#### WHAT YOU NEED TO DO:
In the records that follow, the lines from the one containing "in Predictability |" to the one containing "변하면 UpdateAllViews()로 반영가능", inclusive, are to be given again exactly.

Dataset records:
--- START ---
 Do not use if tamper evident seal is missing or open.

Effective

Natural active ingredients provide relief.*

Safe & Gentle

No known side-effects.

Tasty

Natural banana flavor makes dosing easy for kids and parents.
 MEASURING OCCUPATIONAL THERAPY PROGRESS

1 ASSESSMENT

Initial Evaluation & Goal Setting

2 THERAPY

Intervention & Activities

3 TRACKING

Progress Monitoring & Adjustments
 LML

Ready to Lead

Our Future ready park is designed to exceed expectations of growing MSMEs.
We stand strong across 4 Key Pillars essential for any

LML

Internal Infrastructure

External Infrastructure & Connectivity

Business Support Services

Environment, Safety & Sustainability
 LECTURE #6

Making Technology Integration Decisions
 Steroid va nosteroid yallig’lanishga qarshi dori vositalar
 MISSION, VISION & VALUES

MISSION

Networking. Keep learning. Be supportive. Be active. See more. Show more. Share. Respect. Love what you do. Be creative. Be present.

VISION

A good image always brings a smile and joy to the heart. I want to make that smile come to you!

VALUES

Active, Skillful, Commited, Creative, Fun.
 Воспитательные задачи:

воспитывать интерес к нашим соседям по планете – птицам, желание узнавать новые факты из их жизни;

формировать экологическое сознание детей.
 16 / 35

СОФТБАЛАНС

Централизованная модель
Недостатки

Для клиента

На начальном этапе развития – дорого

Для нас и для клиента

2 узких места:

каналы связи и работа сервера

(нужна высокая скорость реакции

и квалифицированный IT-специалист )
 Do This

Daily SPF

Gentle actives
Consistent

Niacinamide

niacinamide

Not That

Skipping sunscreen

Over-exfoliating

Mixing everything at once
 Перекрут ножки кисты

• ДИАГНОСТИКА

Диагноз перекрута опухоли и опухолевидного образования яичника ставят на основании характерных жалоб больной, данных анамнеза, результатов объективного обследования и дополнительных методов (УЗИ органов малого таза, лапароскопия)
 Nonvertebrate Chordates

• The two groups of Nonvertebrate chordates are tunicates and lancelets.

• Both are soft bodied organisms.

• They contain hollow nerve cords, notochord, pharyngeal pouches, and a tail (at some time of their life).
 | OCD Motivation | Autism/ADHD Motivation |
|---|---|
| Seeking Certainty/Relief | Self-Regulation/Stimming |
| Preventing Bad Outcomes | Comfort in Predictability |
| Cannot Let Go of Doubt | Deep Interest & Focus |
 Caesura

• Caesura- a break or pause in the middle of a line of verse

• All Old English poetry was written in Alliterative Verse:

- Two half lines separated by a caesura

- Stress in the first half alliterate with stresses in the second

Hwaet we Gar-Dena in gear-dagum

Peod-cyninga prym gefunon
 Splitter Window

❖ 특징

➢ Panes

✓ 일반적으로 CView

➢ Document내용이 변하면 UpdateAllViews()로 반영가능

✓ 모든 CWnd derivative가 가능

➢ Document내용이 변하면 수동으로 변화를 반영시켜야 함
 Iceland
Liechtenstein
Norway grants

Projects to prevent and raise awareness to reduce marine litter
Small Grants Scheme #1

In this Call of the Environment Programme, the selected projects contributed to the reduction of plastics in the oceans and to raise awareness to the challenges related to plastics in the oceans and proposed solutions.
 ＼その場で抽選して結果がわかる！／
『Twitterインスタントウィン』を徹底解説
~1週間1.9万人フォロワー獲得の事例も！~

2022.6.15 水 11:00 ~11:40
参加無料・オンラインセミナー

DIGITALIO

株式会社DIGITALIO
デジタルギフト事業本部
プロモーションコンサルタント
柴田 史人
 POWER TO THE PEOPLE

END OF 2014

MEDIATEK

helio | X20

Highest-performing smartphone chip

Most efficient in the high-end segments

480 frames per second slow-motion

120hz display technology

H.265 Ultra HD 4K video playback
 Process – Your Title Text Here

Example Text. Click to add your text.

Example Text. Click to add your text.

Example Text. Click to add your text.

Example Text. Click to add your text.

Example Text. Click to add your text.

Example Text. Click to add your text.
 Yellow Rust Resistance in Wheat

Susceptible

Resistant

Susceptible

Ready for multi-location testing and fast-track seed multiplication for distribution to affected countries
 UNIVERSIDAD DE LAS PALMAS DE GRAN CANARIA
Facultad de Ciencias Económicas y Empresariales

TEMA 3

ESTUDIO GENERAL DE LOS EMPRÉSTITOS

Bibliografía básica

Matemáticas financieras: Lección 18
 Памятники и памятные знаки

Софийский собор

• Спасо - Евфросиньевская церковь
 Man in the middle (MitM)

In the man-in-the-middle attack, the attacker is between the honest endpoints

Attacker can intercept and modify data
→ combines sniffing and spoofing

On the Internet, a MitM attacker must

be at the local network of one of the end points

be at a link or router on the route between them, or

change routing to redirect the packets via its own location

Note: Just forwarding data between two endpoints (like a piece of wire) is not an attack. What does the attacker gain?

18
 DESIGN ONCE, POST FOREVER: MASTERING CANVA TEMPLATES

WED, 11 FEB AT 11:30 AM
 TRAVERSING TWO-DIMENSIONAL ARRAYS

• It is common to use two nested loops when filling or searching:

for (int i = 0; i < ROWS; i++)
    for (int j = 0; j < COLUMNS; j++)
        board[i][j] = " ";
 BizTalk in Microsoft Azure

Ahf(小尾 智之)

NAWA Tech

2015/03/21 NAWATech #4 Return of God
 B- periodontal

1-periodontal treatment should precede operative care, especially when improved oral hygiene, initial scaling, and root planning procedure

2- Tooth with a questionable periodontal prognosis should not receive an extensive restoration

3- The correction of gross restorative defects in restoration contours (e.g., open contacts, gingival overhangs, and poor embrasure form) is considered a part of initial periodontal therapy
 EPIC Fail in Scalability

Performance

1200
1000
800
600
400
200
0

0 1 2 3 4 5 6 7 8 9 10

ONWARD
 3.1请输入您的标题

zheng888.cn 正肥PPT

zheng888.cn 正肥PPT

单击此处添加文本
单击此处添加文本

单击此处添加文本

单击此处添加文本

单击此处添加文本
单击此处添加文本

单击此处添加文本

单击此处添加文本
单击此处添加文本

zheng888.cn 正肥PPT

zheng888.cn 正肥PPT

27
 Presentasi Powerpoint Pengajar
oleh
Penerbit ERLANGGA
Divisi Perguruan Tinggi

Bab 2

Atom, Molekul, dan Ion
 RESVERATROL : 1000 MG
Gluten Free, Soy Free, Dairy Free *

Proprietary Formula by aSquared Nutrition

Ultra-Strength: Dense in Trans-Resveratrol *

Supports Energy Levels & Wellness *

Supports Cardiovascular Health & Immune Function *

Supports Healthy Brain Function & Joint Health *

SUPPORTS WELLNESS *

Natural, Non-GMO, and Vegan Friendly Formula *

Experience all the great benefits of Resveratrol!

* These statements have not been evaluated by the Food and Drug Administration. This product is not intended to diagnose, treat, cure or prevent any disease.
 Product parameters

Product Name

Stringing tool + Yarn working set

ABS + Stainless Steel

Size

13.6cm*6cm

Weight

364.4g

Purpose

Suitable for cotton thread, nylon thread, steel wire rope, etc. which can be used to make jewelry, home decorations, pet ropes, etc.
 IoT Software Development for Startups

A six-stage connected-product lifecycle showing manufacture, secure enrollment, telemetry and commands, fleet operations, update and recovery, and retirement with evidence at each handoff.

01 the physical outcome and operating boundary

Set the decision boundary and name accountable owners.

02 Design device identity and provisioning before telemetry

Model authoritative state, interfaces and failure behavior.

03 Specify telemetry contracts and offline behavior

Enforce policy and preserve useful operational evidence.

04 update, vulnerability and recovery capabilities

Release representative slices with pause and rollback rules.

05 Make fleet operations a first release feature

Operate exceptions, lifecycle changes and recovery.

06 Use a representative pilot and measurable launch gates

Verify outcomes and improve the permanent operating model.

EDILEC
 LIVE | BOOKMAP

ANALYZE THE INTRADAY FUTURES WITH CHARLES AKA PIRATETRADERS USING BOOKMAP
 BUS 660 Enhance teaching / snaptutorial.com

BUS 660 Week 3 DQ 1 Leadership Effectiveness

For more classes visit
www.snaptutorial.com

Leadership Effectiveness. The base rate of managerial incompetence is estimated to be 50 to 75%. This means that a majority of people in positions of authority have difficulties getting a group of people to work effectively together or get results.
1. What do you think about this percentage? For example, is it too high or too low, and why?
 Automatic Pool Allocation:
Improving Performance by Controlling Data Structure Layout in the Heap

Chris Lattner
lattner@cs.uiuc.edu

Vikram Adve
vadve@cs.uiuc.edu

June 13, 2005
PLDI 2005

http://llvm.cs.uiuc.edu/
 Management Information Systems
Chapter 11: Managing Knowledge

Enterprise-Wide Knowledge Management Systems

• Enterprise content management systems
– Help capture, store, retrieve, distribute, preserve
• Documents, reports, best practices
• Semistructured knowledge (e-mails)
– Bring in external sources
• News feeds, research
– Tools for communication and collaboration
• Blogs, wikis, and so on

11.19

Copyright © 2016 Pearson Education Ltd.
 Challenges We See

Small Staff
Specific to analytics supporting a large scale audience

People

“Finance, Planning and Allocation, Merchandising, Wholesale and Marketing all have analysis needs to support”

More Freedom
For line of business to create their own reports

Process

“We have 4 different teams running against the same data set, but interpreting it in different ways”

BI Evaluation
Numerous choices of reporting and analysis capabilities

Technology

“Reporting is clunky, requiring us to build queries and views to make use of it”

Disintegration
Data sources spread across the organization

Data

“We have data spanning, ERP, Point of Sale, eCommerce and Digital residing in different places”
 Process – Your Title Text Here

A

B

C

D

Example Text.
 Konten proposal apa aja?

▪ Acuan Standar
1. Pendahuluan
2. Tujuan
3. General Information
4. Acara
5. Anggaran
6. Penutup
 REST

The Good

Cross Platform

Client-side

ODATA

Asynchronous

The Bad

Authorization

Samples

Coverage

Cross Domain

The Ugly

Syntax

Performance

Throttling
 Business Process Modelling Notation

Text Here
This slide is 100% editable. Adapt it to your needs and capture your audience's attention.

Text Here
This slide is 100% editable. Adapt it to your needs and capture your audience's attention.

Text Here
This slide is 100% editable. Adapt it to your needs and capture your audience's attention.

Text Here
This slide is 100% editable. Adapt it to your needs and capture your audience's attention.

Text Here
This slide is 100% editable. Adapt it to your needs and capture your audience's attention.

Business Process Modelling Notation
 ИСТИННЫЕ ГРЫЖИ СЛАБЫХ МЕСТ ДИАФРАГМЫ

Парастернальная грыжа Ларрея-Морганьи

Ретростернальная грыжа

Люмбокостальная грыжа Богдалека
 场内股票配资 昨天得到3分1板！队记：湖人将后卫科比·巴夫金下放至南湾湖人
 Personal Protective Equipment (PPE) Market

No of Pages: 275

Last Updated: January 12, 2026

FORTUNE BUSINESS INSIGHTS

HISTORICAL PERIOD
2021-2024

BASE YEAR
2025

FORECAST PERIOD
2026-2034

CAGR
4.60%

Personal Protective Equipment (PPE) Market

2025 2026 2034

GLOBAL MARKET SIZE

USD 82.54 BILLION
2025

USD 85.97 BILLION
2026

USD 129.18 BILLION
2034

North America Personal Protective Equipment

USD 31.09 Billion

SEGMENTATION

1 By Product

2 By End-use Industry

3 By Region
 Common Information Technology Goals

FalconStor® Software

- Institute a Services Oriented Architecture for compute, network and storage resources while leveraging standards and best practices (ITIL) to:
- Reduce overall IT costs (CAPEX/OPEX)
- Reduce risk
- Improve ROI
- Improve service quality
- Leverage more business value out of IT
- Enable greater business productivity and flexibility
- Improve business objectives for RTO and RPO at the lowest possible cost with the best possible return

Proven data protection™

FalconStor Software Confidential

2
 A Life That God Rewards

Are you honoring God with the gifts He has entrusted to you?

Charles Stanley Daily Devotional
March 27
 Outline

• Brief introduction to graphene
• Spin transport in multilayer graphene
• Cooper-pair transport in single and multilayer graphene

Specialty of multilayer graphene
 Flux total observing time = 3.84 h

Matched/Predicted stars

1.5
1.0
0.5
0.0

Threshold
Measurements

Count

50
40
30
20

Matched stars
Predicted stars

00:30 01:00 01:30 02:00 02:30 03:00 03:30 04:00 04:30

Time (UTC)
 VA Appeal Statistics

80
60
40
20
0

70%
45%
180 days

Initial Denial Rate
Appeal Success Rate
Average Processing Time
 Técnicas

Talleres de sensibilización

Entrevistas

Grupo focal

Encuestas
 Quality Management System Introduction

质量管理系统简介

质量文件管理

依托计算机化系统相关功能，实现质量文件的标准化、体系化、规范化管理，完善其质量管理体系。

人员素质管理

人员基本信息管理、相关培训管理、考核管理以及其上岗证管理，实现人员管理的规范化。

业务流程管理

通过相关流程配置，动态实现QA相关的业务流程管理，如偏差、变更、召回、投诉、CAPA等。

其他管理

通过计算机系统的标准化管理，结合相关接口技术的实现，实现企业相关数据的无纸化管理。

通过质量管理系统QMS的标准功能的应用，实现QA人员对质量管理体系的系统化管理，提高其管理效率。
--- END ---
#### RESPONSE TO THIS EXERCISE:
| Preventing Bad Outcomes | Comfort in Predictability |
| Cannot Let Go of Doubt | Deep Interest & Focus |
 Caesura

• Caesura- a break or pause in the middle of a line of verse

• All Old English poetry was written in Alliterative Verse:

- Two half lines separated by a caesura

- Stress in the first half alliterate with stresses in the second

Hwaet we Gar-Dena in gear-dagum

Peod-cyninga prym gefunon
 Splitter Window

❖ 특징

➢ Panes

✓ 일반적으로 CView

➢ Document내용이 변하면 UpdateAllViews()로 반영가능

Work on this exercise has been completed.